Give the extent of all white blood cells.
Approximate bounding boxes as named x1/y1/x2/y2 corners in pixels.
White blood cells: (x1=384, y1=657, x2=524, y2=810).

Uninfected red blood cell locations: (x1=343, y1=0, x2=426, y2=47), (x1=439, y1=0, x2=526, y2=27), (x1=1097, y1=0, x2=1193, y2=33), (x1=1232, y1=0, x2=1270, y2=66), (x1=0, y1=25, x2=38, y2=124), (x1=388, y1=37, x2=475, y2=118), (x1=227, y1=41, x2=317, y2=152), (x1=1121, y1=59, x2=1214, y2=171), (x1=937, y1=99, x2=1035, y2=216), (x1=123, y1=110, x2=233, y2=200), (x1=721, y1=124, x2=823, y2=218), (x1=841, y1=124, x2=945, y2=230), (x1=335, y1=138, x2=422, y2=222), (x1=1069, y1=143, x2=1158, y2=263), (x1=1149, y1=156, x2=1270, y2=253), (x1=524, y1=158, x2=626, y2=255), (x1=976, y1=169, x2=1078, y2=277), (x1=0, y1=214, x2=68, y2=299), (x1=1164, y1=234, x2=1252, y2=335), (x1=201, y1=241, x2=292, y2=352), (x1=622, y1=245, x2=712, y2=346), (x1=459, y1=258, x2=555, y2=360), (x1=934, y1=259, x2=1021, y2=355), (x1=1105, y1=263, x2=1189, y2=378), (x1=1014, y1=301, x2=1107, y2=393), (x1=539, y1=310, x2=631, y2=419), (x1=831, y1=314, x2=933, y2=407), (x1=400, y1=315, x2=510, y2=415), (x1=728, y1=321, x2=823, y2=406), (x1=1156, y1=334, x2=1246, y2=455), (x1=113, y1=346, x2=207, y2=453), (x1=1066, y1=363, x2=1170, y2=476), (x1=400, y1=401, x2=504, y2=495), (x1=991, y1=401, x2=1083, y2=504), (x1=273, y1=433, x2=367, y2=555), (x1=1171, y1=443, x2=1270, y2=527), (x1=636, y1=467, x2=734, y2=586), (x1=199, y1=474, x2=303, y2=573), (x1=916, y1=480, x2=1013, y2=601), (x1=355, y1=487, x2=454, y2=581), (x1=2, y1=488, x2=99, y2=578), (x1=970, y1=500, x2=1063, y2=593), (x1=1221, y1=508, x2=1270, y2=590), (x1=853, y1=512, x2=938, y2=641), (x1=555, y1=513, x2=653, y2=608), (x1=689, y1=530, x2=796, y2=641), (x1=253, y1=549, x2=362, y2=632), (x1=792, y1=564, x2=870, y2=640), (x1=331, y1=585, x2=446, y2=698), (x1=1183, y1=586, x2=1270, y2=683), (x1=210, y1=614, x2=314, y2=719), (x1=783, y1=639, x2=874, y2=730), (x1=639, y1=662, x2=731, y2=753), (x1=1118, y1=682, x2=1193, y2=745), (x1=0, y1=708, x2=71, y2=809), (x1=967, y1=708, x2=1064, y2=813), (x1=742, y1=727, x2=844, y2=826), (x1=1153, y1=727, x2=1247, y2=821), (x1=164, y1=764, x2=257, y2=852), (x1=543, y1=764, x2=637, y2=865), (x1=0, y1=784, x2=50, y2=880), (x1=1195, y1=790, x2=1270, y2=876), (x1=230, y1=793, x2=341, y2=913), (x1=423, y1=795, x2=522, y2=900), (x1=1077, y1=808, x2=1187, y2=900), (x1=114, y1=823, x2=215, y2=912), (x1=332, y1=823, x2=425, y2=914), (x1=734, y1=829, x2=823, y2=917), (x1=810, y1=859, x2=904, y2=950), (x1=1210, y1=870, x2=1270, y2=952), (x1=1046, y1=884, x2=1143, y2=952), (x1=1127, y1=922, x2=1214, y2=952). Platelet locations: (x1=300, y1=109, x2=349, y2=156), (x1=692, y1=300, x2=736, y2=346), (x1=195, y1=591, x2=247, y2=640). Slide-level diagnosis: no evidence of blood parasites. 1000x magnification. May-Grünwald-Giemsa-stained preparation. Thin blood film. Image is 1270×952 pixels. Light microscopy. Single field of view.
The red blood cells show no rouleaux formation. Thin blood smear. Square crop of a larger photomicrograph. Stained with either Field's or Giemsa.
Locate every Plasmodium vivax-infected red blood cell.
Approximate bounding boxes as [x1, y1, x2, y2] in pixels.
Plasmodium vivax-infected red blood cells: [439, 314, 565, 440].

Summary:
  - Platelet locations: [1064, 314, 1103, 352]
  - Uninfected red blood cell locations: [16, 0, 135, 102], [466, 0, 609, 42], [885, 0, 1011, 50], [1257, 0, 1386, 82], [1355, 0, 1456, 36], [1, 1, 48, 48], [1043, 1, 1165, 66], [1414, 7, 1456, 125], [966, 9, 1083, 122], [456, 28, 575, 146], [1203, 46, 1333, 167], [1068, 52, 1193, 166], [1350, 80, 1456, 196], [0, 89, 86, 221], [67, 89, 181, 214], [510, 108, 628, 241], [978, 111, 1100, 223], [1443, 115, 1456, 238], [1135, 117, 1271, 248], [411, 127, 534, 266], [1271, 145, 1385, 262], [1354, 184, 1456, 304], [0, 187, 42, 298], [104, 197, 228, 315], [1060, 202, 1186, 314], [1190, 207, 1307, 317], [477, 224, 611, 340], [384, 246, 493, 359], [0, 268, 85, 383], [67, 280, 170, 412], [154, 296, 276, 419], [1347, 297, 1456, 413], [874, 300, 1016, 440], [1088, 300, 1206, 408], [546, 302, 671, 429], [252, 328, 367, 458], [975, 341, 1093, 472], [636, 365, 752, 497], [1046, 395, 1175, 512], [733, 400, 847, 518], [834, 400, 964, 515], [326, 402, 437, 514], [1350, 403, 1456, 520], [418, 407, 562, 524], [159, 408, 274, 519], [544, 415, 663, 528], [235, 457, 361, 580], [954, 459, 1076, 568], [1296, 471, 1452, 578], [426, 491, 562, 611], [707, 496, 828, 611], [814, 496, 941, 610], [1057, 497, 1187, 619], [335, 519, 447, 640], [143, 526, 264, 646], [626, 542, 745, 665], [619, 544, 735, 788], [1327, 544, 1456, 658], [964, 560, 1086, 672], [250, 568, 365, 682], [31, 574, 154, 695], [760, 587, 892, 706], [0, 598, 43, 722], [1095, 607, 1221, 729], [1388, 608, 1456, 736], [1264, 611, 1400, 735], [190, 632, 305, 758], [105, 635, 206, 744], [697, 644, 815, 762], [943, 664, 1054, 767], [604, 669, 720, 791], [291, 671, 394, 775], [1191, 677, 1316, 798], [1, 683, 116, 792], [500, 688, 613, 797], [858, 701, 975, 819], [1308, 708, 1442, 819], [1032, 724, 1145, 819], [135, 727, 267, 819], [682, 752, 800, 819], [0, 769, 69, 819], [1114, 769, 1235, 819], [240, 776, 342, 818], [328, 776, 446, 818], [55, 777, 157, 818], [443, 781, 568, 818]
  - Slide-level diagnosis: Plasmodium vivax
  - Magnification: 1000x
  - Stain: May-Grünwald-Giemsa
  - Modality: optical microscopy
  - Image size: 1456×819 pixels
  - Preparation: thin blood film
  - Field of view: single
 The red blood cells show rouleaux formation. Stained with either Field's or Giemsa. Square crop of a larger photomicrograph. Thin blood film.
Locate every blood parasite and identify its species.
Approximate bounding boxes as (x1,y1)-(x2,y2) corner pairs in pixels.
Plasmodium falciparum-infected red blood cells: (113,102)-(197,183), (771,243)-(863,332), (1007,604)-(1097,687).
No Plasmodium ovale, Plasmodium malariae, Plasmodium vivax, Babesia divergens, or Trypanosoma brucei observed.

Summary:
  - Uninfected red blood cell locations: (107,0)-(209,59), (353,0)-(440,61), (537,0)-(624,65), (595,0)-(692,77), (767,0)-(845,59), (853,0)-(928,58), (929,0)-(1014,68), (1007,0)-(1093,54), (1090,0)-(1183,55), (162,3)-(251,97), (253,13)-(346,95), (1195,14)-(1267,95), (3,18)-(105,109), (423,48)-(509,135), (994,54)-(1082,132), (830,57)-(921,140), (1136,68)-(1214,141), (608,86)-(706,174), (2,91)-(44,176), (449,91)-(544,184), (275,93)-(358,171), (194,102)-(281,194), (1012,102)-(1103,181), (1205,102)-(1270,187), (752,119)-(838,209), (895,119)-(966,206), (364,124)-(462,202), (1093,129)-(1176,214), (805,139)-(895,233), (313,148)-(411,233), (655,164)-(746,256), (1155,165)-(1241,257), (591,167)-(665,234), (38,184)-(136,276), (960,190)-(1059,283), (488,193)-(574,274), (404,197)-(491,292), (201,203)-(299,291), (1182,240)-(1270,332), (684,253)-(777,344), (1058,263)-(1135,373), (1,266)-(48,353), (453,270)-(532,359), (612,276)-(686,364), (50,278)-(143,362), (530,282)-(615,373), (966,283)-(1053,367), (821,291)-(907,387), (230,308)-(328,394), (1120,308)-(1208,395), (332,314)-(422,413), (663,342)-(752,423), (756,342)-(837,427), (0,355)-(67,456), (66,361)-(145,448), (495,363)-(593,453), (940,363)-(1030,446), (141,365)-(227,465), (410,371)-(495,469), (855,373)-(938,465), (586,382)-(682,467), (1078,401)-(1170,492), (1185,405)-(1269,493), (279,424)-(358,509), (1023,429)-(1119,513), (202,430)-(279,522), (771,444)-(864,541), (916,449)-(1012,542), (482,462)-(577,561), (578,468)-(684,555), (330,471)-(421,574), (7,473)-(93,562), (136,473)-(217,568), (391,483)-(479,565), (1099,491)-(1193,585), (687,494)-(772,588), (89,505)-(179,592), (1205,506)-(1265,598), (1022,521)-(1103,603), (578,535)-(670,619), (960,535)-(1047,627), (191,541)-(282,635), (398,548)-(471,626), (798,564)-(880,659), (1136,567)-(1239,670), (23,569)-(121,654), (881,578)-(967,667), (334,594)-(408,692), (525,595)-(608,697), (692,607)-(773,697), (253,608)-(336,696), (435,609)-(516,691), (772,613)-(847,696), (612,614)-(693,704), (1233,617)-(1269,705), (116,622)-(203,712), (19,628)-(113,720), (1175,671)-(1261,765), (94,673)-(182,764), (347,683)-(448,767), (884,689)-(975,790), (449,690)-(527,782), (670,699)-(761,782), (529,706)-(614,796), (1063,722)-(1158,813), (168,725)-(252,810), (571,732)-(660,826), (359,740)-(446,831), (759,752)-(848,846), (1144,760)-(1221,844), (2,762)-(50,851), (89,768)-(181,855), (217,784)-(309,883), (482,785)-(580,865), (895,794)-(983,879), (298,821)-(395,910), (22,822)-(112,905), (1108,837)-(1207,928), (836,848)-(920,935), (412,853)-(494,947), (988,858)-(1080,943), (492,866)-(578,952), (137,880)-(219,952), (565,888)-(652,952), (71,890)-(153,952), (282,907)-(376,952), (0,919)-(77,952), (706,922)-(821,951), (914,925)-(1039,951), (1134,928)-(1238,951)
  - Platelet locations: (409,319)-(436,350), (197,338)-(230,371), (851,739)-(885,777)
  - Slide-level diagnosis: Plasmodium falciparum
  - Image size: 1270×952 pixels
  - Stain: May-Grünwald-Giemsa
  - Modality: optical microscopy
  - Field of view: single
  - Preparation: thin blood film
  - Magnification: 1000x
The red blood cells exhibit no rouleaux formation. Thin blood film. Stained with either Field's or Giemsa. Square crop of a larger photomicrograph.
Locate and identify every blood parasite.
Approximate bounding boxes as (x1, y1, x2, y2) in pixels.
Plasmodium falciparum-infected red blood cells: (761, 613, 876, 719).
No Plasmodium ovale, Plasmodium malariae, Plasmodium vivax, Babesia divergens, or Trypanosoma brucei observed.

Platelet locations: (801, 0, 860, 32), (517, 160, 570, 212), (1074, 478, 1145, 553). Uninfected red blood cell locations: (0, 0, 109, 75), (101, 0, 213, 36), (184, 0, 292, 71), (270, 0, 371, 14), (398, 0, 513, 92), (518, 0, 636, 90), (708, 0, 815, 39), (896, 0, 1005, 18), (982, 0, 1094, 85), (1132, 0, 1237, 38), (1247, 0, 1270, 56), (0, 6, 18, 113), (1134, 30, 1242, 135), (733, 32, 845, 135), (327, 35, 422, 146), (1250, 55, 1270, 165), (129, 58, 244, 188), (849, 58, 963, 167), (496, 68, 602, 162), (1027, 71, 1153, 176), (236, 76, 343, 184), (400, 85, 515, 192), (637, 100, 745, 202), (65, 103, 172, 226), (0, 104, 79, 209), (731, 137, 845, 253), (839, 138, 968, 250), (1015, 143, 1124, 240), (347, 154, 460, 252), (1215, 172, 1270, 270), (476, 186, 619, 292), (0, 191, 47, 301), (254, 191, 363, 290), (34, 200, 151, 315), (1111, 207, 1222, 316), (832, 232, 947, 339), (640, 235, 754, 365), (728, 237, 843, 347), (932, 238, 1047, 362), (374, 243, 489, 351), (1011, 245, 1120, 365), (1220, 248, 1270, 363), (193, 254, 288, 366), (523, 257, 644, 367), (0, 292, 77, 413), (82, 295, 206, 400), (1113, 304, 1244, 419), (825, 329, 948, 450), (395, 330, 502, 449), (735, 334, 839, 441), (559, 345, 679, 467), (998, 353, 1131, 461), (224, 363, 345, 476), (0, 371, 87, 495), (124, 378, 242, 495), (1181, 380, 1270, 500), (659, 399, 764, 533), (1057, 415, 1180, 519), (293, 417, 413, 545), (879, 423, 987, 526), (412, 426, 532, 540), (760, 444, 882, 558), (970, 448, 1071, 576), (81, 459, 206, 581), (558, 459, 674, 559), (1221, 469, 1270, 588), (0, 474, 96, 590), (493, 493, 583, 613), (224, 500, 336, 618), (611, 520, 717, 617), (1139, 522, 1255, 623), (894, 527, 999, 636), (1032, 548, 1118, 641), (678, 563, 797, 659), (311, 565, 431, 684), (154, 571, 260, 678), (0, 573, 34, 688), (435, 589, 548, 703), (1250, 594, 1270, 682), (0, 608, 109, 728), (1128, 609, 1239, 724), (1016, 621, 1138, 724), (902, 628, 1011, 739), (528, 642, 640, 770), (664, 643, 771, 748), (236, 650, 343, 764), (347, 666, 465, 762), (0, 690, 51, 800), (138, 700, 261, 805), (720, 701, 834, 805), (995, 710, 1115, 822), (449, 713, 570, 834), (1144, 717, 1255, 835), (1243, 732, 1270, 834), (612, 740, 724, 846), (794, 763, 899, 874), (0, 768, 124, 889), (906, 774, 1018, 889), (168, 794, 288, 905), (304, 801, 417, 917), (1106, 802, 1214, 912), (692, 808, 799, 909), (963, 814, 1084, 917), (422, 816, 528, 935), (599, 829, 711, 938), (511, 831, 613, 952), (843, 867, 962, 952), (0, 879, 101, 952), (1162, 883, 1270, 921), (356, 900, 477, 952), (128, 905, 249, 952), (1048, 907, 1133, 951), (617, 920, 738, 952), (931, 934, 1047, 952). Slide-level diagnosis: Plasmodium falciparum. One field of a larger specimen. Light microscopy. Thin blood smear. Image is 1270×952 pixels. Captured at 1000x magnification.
--------------------
For each line above that contains the word "with", make a copy.

= Response =
The red blood cells show no rouleaux formation. Thin blood smear. Square crop of a larger photomicrograph. Stained with either Field's or Giemsa.
 The red blood cells show rouleaux formation. Stained with either Field's or Giemsa. Square crop of a larger photomicrograph. Thin blood film.
The red blood cells exhibit no rouleaux formation. Thin blood film. Stained with either Field's or Giemsa. Square crop of a larger photomicrograph.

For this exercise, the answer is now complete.